PS. Da es immer heißt man sollte swing und awt nicht mischen, gibt es auch von swing eine Color Klasse? Oder gilt diese Regel nur für Fensterelemente (Buttons, Textfelder, Panels ...).


----------



## Timothy Truckle (6. Jan 2013)

fk1988 hat gesagt.:


> PS. Da es immer heißt man sollte swing und awt nicht mischen, gibt es auch von swing eine Color Klasse? Oder gilt diese Regel nur für Fensterelemente (Buttons, Textfelder, Panels ...).


Nein, [JAPI]java.awt.Color[/JAPI] wird auch in Swing benutzt, aber warum nutzt Du nicht [JAPI]JProgressBar[/JAPI]?

bye
TT


----------



## fk1988 (6. Jan 2013)

Timothy Truckle hat gesagt.:


> Nein, [JAPI]java.awt.Color[/JAPI] wird auch in Swing benutzt, aber warum nutzt Du nicht [JAPI]JProgressBar[/JAPI]?
> 
> bye
> TT



OK, damit wäre meine 2. Frage beantwortet.

zu deiner Frage:
Natürlich kann ich eine JProgressbar nehmen, das ändert aber nichts an meinem "Problem" ständig neue Color Objekte anzulegen.


----------



## Timothy Truckle (6. Jan 2013)

fk1988 hat gesagt.:


> Natürlich kann ich eine JProgressbar nehmen, das ändert aber nichts an meinem "Problem" ständig neue Color Objekte anzulegen.


Könnest Du die 3 Farben, die Du brauchst als Konstanten in Deinem Programm anlegen oder die in [JAPI]Color[/JAPI] definierten Farben nehmen. Um letzteres raus zu bekommen ist natürlich schwierig, wenn man eine API-Phobie hat...

bye
TT


----------



## fk1988 (6. Jan 2013)

Timothy Truckle hat gesagt.:


> Könnest Du die 3 Farben, die Du brauchst als Konstanten in Deinem Programm anlegen oder die in [JAPI]Color[/JAPI] definierten Farben nehmen. Um letzteres raus zu bekommen ist natürlich schwierig, wenn man eine API-Phobie hat...
> 
> bye
> TT



nein, ich verwende ja keine 3 konstante Farben.
Wie im 1. Posting geschrieben: die Farbe ändert sich mit jeder Änderung der Balkenlänge.
d.h. Aus grün wird langsam gelb, dass passiert bei Spielstart bis zur Hälfte der Spieldauer.
Ab der Hälfte bis zum Ende des Spiels wird aus gelb rot.

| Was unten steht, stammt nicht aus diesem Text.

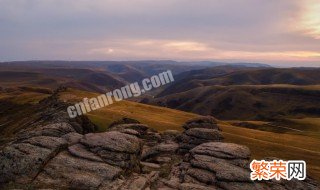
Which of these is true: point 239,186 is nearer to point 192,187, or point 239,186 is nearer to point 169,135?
point 192,187

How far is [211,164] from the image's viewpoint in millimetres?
44719

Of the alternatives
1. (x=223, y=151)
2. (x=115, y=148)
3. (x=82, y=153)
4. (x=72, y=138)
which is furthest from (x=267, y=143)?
(x=82, y=153)

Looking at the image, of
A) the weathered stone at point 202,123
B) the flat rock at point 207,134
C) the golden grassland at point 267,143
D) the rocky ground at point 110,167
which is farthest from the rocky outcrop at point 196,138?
the golden grassland at point 267,143

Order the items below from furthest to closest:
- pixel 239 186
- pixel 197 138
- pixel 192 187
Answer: pixel 197 138 → pixel 239 186 → pixel 192 187

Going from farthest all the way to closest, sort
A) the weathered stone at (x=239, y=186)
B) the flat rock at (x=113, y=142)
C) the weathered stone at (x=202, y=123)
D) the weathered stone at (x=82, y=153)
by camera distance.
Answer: the weathered stone at (x=202, y=123)
the flat rock at (x=113, y=142)
the weathered stone at (x=82, y=153)
the weathered stone at (x=239, y=186)

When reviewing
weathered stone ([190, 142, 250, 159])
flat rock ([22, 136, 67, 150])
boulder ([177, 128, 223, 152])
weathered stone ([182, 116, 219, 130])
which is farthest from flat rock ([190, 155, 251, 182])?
weathered stone ([182, 116, 219, 130])

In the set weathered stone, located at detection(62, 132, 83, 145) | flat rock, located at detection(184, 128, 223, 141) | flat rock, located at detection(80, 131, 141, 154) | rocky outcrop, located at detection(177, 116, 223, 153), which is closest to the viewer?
flat rock, located at detection(80, 131, 141, 154)

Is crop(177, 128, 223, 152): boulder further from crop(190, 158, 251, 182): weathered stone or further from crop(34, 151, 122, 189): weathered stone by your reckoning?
crop(34, 151, 122, 189): weathered stone

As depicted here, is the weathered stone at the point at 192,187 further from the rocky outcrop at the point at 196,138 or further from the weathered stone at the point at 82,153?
Result: the rocky outcrop at the point at 196,138

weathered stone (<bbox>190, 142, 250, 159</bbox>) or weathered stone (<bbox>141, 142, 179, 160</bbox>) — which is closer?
weathered stone (<bbox>190, 142, 250, 159</bbox>)

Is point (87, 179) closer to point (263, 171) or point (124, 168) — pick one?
point (124, 168)

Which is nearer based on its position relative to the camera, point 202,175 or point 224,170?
point 224,170

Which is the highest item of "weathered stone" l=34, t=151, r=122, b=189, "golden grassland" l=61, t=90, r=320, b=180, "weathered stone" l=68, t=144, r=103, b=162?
"weathered stone" l=68, t=144, r=103, b=162

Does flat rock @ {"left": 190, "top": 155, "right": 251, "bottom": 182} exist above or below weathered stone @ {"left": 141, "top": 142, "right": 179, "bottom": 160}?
above
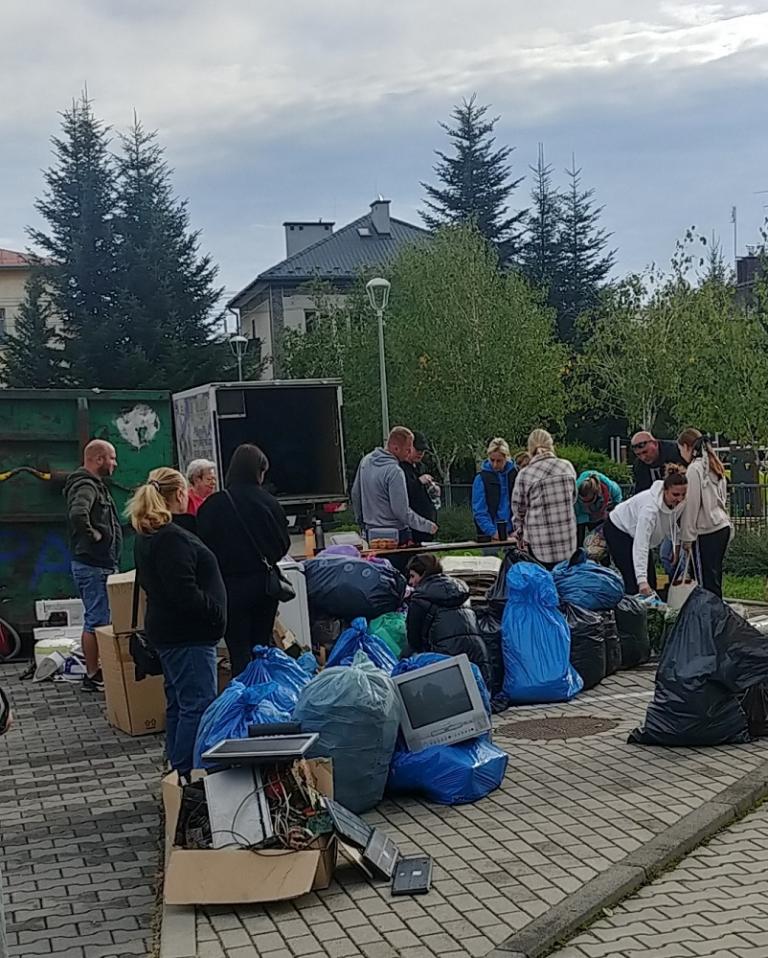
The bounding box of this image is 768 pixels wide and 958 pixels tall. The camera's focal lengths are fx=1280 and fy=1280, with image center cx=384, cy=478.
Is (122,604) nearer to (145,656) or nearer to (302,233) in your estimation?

der Verlauf sieht in etwa so aus:


----------



## Timothy Truckle (6. Jan 2013)

dann schau mal hier:
http://www.java-forum.org/java-basics-anfaenger-themen/15163-farbverlauf-java.html

bye
TT


----------



## fk1988 (6. Jan 2013)

Timothy Truckle hat gesagt.:


> dann schau mal hier:
> http://www.java-forum.org/java-basics-anfaenger-themen/15163-farbverlauf-java.html
> 
> bye
> TT



Ich muss mich entschuldigen, ich habe mich nicht klar ausgedrückt. Ich kenne diese Methode, aber die liefert mir nicht das, was ich möchte.


Der gesamte Balken hat 1 Farbe, die sich je nach Zeit ändert -> siehe Bild im 1. Post.

100%..... RGB=     0, 255,   0
  75%..... RGB= 128, 255,   0
  50%..... RGB= 255, 255,   0
  25%..... RGB= 255, 128,   0
    0%..... RGB= 255,     0,   0

Der Balken ändert sich nicht nur in der Länge, sondern auch in der Farbe.


----------



## Landei (6. Jan 2013)

Mach doch einfach ein statisches Array mit 20 Farben deines Verlaufs (genauer sieht man das sowieso nicht), runde deinen Wert  auf 5% (nur für die Farbe, du kannst ja trotzdem die genaue Zahl anzeigen) und suche dir die entsprechende Farbe raus.


----------



## L-ectron-X (7. Jan 2013)

fk1988 hat gesagt.:


> Da es immer heißt man sollte swing und awt nicht mischen, gibt es auch von swing eine Color Klasse? Oder gilt diese Regel nur für Fensterelemente (Buttons, Textfelder, Panels ...).


Diese Aussage bezieht sich ausschließlich auf die GUI-Komponenten.


----------